Aufruhr in der Öffentlichkeit
Bilder wie das linke gehören zu «Look Around», einem neuen Service des Apple-Kartendienstes, der auf deutschsprachigen Apple-Geräten schlicht «Karten» heisst und ab Werk installiert ist. Erstaunlich an «Look Around» ist, dass es überhaupt existiert, denn die Kamerafahrten der auffälligen Google-Autos hatten vor über einem Jahrzehnt zu einem Aufruhr in der deutschen Öffentlichkeit geführt – und am Ende zu einer Einigung zwischen Google und der zuständigen Hamburgischen Datenschutzbehörde: Google Street View wurde auf dem Status Quo eingefroren und niemals aktualisiert. Und so steht etwa vor dem Haus, in dem der Autor dieser Zeilen damals wohnte, immer noch das Motorrad, das er vor 12 Jahren verkauft hat. Immerhin gibt es das Haus heute noch – was man längst nicht von allen in Street View abgebildeten Gebäuden sagen kann.
Eine weitere, bis heute drastisch spürbare Folge der Einigung mit dem Hamburger Datenschutzbeauftragten: Die Erfassung kleinerer Orte ist nie passiert. Verglichen mit anderen europäischen Ländern ist Deutschland zum Grossteil nie von Google abgefilmt worden.
Sauberes Ergebnis
Jetzt ist Apple Look Around auch in Deutschland verfügbar – und es sieht auf den ersten Blick aus, als hätte Apple ganze Arbeit geleistet. Nach Medienberichten sollen die Kamerafahrten seit 2019 stattgefunden haben, und dies offenbar weitgehend ohne öffentliches Interesse oder gar einen Aufschrei wie vor 15 Jahren.
Im direkten Vergleich zu Google Street View funktioniert Apple Look Around smoother, die Bildqualität ist höher und entspricht mehr dem optischen Eindruck eines Menschen, der durch eine Strasse geht. Die Navigation orientiert sich am Google-Prinzip: Wer eine Adresse in «Apple Karten» sucht, bekommt ein Fernglas-Icon angeboten und erhält nach Klick auf dieses eine 360-Grad-Rundumsicht des jeweiligen Standortes. Von dort kann er sich «weiterhangeln», indem er einfach auf einen Punkt auf der Strasse klickt. So werden virtuelle Stadtrundgänge einfach und machen Spass.

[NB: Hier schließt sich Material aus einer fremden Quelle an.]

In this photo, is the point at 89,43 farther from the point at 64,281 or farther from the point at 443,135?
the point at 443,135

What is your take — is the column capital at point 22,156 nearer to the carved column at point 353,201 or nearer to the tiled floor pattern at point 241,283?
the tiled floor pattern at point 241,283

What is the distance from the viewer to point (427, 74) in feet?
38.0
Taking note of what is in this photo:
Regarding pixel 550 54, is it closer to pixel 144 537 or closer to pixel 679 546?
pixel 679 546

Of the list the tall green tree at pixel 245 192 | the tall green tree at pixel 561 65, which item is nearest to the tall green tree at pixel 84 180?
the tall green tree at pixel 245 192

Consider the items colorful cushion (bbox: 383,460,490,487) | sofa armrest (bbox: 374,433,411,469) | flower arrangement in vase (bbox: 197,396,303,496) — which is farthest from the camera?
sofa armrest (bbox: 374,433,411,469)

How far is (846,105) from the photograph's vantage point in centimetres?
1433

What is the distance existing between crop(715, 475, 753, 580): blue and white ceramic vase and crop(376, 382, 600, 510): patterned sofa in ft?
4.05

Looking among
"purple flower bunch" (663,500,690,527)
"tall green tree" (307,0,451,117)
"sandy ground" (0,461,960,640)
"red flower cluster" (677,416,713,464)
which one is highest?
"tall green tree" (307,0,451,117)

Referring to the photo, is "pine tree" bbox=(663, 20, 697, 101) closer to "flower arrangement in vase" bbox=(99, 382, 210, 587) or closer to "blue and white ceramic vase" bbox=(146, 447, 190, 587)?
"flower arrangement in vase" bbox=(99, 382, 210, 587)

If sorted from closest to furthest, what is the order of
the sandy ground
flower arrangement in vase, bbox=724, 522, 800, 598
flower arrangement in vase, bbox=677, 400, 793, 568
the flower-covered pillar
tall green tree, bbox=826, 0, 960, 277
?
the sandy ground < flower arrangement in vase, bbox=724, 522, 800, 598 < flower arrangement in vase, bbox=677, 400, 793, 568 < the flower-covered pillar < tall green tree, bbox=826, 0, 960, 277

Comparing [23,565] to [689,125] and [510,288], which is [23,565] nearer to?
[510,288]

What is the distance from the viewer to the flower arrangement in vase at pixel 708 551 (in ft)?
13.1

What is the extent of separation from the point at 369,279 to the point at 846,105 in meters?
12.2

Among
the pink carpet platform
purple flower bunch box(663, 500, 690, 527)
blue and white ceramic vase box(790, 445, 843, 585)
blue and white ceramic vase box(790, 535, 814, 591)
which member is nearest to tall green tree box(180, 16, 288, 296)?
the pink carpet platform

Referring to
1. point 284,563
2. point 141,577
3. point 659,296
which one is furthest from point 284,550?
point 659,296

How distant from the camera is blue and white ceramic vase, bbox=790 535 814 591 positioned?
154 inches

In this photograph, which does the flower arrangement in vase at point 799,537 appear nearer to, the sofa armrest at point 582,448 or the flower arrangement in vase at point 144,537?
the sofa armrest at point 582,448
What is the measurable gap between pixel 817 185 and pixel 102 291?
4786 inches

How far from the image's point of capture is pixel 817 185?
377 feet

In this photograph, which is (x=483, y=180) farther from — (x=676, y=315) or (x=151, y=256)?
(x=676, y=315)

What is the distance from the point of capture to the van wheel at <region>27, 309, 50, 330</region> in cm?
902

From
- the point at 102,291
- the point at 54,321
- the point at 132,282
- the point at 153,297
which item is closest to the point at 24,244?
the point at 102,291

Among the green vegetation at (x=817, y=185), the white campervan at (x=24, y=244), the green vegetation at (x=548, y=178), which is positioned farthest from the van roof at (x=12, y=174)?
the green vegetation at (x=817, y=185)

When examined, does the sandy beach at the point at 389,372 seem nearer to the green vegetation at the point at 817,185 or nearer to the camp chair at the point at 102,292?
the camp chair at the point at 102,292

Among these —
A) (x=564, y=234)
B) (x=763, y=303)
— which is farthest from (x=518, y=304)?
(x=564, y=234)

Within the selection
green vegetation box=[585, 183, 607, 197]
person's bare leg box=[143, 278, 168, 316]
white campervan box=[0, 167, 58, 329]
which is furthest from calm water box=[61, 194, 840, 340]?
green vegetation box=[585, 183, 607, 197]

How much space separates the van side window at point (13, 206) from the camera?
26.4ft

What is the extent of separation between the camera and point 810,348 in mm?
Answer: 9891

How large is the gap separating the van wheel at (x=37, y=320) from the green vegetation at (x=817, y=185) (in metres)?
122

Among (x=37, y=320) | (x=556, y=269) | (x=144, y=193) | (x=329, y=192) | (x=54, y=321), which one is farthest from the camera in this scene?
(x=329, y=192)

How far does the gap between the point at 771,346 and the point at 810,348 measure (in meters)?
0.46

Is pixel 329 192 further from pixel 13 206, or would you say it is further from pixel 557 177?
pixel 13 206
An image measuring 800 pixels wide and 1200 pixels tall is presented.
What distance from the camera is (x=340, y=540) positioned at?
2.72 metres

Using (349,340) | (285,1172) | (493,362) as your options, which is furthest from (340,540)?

Auch kleine Dörfer erfasst
Der Hauptvorteil von Apple Look Around gegenüber seinem Rivalen aus Mountain View ist seine bessere Abdeckung. Ein kurzer Praxischeck ergab: Nicht nur das 3000-Seelen-Nest in der Lüneburger Heide, in dem der Autor dieser Zeilen aufwuchs, ist auf Look Around komplett erfasst, auch der – noch viel kleinere – Ortsteil daneben ist selbstverständlich zu finden.
Weniger Infos als Google
Der Sprung zurück in die Bayerstrasse, dem Standort unserer Büros, zeigt einen Unterschied zwischen den beiden Kontrahenten, den Apple sicherlich gern beseitigen würde: Zwar sind die Apple-Bilder neuer, aber Google setzt auf mehr Daten für die Anreicherung: Deutlich mehr Icons entlang der Strasse verweisen auf Geschäftseinträge, die – im Gegensatz zu den Bildern – aktuell sind.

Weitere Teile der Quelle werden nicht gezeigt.